The way to think of it that minimizes conceptual misunderstandings is that there are three neutrinos, nu1, nu2 and nu3. They have definite masses. Nu3 has about half the coupling strength to muons and taus that it would if it only coupled to one, and a tiny coupling to electrons. Nu2 has equal couplings, again, one-third the maximum, and nu1 has about three-quarters of the maximum coupling to electrons, and 10% of the maximum to the other two. Those are the particles in the theory, not nu_e, nu_mu and nu_tau.
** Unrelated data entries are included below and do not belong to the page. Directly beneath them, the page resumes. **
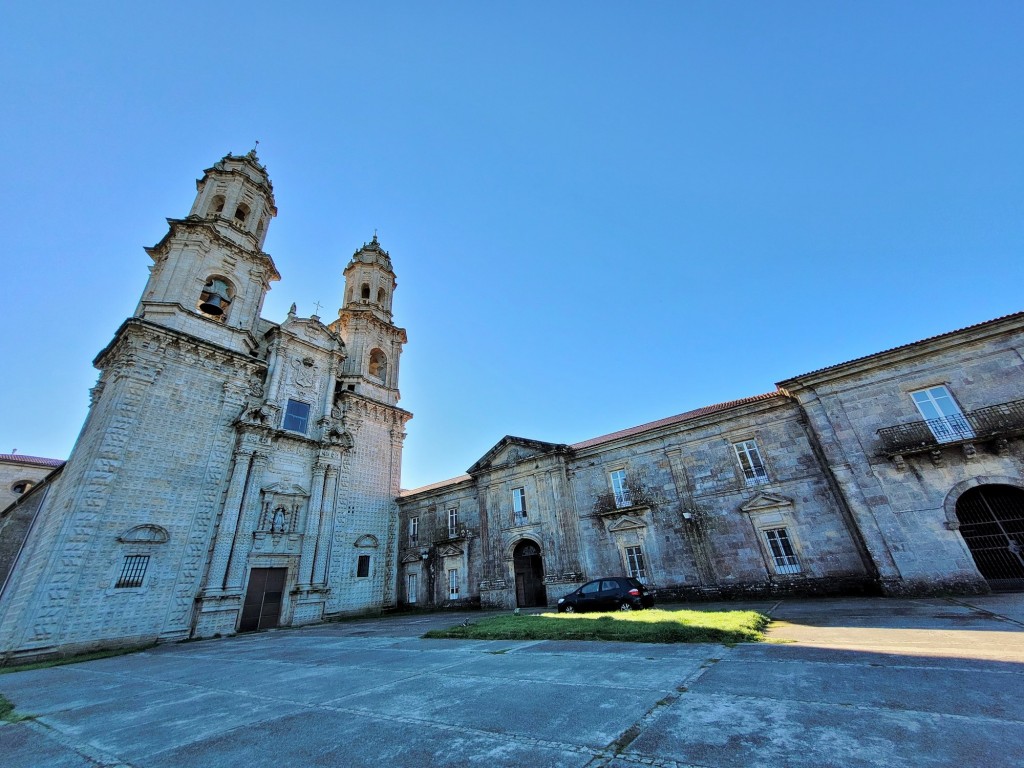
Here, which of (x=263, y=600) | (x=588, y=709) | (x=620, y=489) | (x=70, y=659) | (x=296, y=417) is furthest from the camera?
(x=296, y=417)

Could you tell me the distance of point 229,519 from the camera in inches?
730

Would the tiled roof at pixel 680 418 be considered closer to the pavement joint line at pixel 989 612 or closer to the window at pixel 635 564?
the window at pixel 635 564

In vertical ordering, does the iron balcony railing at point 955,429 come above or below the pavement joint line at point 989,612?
above

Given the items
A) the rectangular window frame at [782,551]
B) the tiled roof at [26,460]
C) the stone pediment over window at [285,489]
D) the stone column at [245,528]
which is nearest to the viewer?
the rectangular window frame at [782,551]

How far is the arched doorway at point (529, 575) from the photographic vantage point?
20.2 metres

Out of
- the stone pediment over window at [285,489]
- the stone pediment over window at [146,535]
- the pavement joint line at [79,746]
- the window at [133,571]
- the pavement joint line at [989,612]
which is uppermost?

If I set up an experiment where I produce neutrinos of a given flavor and detect neutrinos of a given flavor, I do not know if the neutrino in flight is a nu1, nu2 or nu3, so I need to add amplitudes, not intensities, so I get interference - which we call oscillations. (This is not the greatest terminology.) Asking what mass eigenstate was in flight is exactly equivalent to asking "which slit did the electron go through"?
If I have some other measurement, like timing, it tells me which mass eigenstate it was, and that breaks the interference, just as identifying which slit breaks the interference. You will know you had a nu2 and that you
always had a nu2. A nu2 was emitted and a nu2 was detected.